Alimony is based on the common law obligation of the husband to support his wife. It signifies nourishment or sustenance and is the allowance which a husband may be compelled to pay his wife for her maintenance when living apart from her or has been divorced. Floyd v. Floyd, 91 Fla. 910, 108 So. 896. In the early case of Haddon v. Haddon, 36 Fla. 413, 18 So. 779, we held that two things must concur and be made to appear before a court is justified in making allowance to the wife in a divorce proceeding for alimony pendente lite and permanent alimony, counsel fees and suit money: (1) a necessity therefor must appear on the part of the wife from want of means or of sufficient means to maintain herself during the litigation and with which to employ counsel; (2) it must affirmatively appear that the husband has the pecuniary ability to supply that necessity. The foregoing rule has been reaffirmed on many occasions. See Arendall v. Arendall, 61 Fla. 496, 54 So. 957; Floyd v. Floyd, supra; Shepard v. Shepard, 128 Fla. 72, 174 So. 330.

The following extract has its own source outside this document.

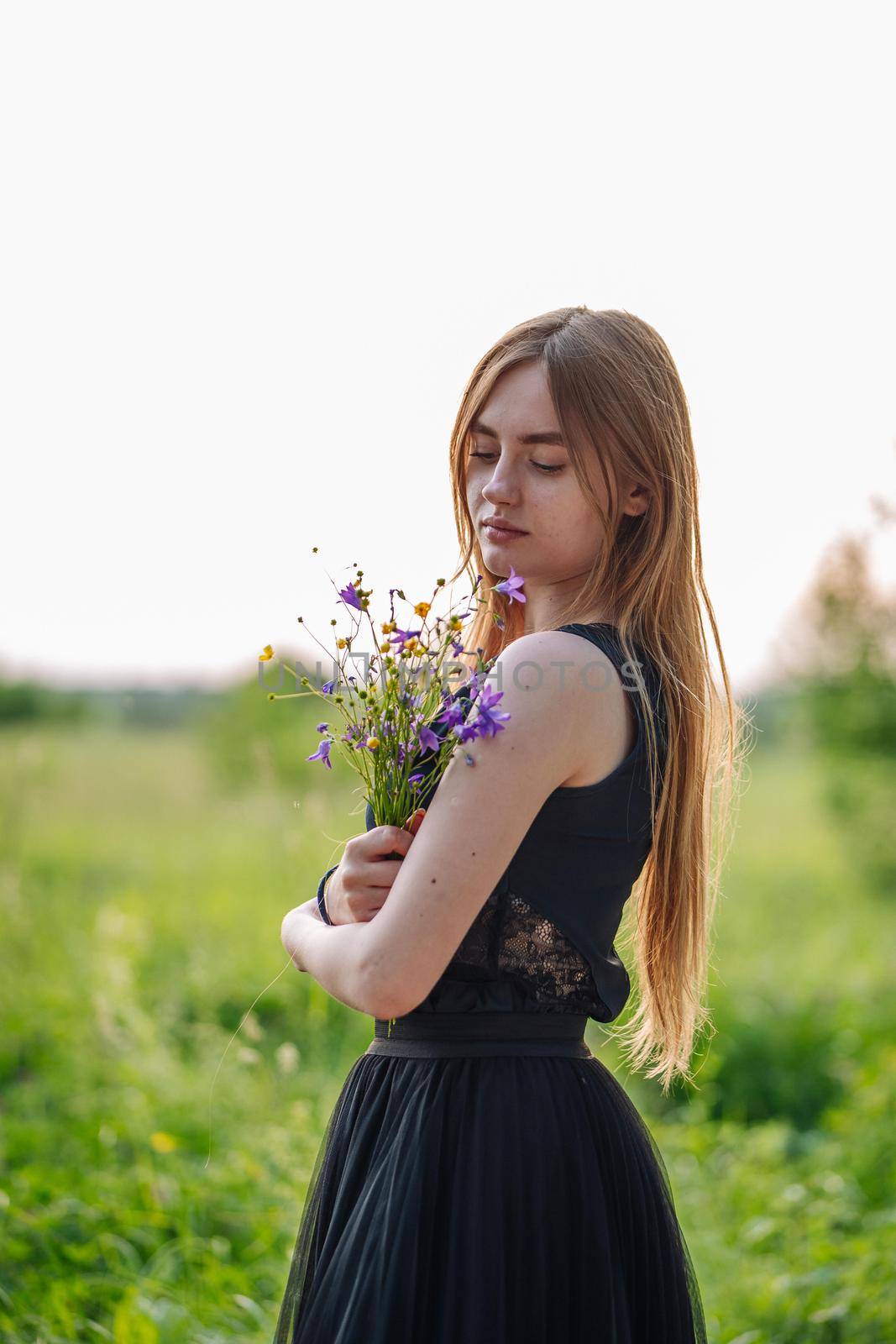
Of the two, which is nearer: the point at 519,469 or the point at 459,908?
the point at 459,908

The appellee wife does not contend that her husband failed or omitted to properly support and maintain her since the separation in 1939 and prior to his filing suit against her for divorce on June 6, 1950. In her answer to the bill of complaint and in her counterclaim she asserts that the Court should decree her permanent alimony at a sum of not less than $100,000.00 annually, which sum, after payment of income tax, would amount approximately to $65,000.00. Likewise, she should be paid $15,000.00 for traveling expenses and the further sum of $100,000.00 as counsel fees for defending the husband's divorce suit. The husband, in turn, is willing, after adjudication, to pay reasonable sums for each of these items and admits that he is possessed of considerable wealth and is financially able to pay the same. He fixes the value of his estate at between two and three million dollars.
In light of the issues made by the pleadings, it is our conclusion that the production of the books, records, receipts, bank statements, etc., referred to in the order dated August 22, 1950, is not material, relevant or pertinent to the issues and for said reason the order was improper and should be quashed.
The petition for a writ of interlocutory certiorari is granted and the order complained of is quashed.
ADAMS, C.J., and TERRELL and HOBSON, JJ., concur.
THOMAS, SEBRING and ROBERTS, JJ., dissent.